Public Health Dayton & Montgomery County on Friday recommended that all Montgomery County K-12 schools should begin the school year remotely and discontinue “high-risk extracurricular activities” including band, choir, theater and contact sports.
Montgomery is one of 13 Ohio counties at Level 3 of the state’s four-tier Public Health Advisory System based on COVID-19. Level 3 calls for “limiting activities as much as possible.”
“Montgomery County has observed increased community spread (and) an increase in infected individuals seeking medical care ...” Public Health said. “Clusters of COVID-19 cases are occurring in workplaces, churches, childcare facilities and social gatherings.”
Public Health officials said their new document is a recommendation, not an order. Agency spokesman Dan Suffoletto said it was being distributed to schools Friday afternoon.
Currently, Dayton, Trotwood, Huber Heights and Jefferson Twp. schools have announced plans to begin the school year online, as have the DECA, Horizon Science and NHA charter schools.
The county’s other 12 public school districts plus were planning to give families a choice of in-person or online education. Several schools planned regular five-day-per-week classes, while others including Centerville and Oakwood were pointing toward hybrid models.
Northmont Superintendent Tony Thomas called Public Health’s report “a compelling document” and said the district will share it with families so they understand the information. He said educators need help and support from health experts in their planning.
“We will start discussions first thing Monday morning and try to communicate as quickly as we can if we’re going to change our plan,” Thomas said.
Mad River Schools Superintendent Chad Wyen said his district plans to “stay the course” so far, highlighting nearly a dozen safety steps the schools are taking. Every Mad River student must wear a mask, and Wyen said a hybrid two-days-on, three-days-off plan at the middle and high school means buildings will be at less than half capacity, making social distancing easier.
Friday’s document from Public Health says as of Monday, Ohio had 7,236 COVID-19 cases among people age 0-19, with 418 of those in Montgomery County. That means 11.7% of Montgomery County’s cases came from school-age people — higher than the state’s 8.5% ratio, and higher than the five other largest counties in Ohio.
“It is ultimately the decision of each district regarding the mode of learning selected, and Public Health supports districts which choose a remote, in-person and/ or hybrid option,” the statement says. “Districts which choose to offer in-person classroom learning … should follow Public Health’s COVID-19 K-12 School Guidance.”
That guidance document gives recommendations on masks, classroom and food service protocols, symptom monitoring and responding to infected individuals, among other steps.
Wyen said the Mad River district is using a special GermStop disinfectant program on school surfaces and working with Dayton Children’s Hospital on an easy-to-use document for staff, explaining proper responses to a variety of possible COVID-19 questions.
Public Health called social distancing and wearing a face covering “the two most effective strategies for limiting spread of the virus,” and said those steps are difficult in music/theater activities, as well as fall contact sports such as football, soccer and field hockey.

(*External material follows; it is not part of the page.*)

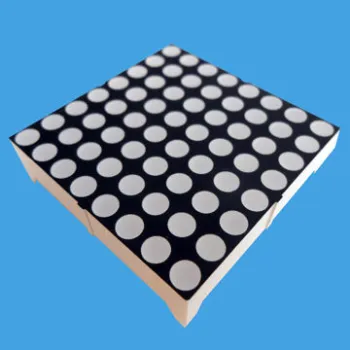 RGB pixels 12mm high power led matrix giant screen led display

The recommendation came the same day that the Ohio High School Athletic Association said the fall high school sports season will go on as planned.
“It is important to keep athletic activity moving forward,” said Dan Leffingwell, president of the OHSAA Board of Directors. “We believe our member schools provide our student-athletes with the safest possible environment to return to play and that our school programs are the best avenue to help students learn lifelong lessons and provide social, emotional and physical benefits that other programs cannot.”

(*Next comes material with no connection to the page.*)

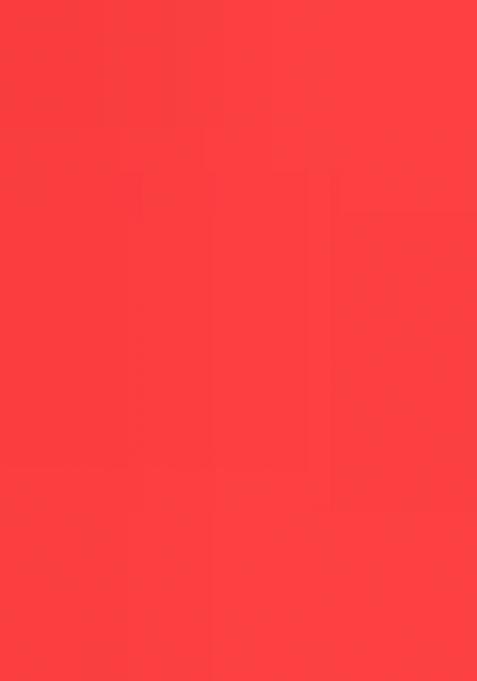 Red Printed Silk Blend Saree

Montgomery County health officials said Friday they understand that extracurricular activities are important factors in the development of children.
“However, the sustained spread of the virus within our community warrants adjustments to best protect the health of our community,” Public Health said. “By following these recommendations we not only protect the students, but we protect the school staff and student’s family members.”
Greene County Public Health had previously recommended schools have no in-person choirs or choruses, saying, “Singers are at a very high risk for transmission for COVID-19 because of the amount of aerosols potentially generated.”